Records shown:

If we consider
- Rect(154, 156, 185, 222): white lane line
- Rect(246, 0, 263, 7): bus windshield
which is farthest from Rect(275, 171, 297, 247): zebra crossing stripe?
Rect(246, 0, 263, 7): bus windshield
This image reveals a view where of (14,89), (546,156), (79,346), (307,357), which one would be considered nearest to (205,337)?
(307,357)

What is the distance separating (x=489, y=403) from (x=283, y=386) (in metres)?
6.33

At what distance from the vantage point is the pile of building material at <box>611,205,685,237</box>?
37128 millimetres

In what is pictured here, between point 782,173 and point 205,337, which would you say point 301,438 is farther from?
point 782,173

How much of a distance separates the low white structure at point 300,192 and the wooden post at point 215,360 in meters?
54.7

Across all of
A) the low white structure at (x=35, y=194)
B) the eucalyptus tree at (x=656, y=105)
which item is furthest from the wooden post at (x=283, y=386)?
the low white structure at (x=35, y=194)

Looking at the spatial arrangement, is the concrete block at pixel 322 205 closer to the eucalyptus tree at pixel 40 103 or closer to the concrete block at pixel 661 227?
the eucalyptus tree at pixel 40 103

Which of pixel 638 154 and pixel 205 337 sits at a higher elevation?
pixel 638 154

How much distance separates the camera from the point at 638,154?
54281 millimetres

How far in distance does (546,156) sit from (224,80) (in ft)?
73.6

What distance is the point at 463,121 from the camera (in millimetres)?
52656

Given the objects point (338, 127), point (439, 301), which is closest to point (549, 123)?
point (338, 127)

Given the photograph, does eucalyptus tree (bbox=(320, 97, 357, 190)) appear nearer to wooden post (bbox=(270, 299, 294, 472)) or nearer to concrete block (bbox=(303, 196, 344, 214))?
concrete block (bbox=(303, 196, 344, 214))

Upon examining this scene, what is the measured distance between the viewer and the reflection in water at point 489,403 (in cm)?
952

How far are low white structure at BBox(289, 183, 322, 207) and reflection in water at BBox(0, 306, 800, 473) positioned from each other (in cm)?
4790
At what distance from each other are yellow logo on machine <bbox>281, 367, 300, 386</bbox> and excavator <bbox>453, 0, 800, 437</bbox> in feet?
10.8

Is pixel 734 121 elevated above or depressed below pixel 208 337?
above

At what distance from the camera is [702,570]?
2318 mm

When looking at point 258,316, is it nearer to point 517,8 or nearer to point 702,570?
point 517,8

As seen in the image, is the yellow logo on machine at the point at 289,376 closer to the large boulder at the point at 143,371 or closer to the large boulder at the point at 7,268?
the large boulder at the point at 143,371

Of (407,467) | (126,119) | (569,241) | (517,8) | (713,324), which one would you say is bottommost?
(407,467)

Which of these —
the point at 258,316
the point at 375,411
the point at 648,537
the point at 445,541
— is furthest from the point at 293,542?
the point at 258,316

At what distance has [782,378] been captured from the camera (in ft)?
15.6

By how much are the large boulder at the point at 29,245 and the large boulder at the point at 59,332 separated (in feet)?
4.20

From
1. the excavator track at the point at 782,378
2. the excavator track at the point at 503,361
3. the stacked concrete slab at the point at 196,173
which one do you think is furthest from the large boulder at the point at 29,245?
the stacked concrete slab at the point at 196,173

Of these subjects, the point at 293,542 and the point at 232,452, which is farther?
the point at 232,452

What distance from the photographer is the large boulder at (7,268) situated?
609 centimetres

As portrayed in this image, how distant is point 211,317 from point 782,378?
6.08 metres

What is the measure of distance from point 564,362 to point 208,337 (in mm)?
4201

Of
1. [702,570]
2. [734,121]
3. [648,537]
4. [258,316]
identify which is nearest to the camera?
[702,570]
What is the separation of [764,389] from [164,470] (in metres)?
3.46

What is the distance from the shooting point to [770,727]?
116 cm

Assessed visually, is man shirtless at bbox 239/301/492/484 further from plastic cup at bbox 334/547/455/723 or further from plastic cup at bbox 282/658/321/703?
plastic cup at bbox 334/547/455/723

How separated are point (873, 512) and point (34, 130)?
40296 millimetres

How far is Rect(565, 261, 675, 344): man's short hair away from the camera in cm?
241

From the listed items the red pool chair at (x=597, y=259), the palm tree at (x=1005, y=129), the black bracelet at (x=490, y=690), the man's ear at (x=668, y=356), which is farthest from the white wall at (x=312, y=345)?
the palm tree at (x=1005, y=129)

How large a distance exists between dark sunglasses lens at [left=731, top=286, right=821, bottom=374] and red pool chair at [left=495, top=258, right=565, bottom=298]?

Task to carry out:
Transcribe, word for word, every line from the one containing "Of these subjects, the" through the final line of the entries, and nothing else.

The reply:
Of these subjects, the point at 293,542 and the point at 232,452, which is farther?
the point at 232,452

What distance from the photographer is the large boulder at (7,268) situated?
609 centimetres

As portrayed in this image, how distant is point 211,317 from point 782,378?
6.08 metres

What is the measure of distance from point 564,362 to point 208,337 (in mm)?
4201

Of
1. [702,570]
2. [734,121]
3. [648,537]
4. [258,316]
identify which is nearest to the camera?
[702,570]
What is the separation of [764,389] from [164,470] (in metres)?
3.46

What is the distance from the shooting point to [770,727]?
116 cm

Assessed visually, is man shirtless at bbox 239/301/492/484 further from plastic cup at bbox 334/547/455/723 or further from plastic cup at bbox 282/658/321/703?
plastic cup at bbox 334/547/455/723

How separated are point (873, 512) and point (34, 130)?
40296 millimetres

How far is Rect(565, 261, 675, 344): man's short hair away from the camera in cm?
241

From the listed items the red pool chair at (x=597, y=259), the palm tree at (x=1005, y=129), the black bracelet at (x=490, y=690), the man's ear at (x=668, y=356), which is farthest from the white wall at (x=312, y=345)?
the palm tree at (x=1005, y=129)

How large a distance exists between dark sunglasses lens at [left=731, top=286, right=821, bottom=374] and red pool chair at [left=495, top=258, right=565, bottom=298]?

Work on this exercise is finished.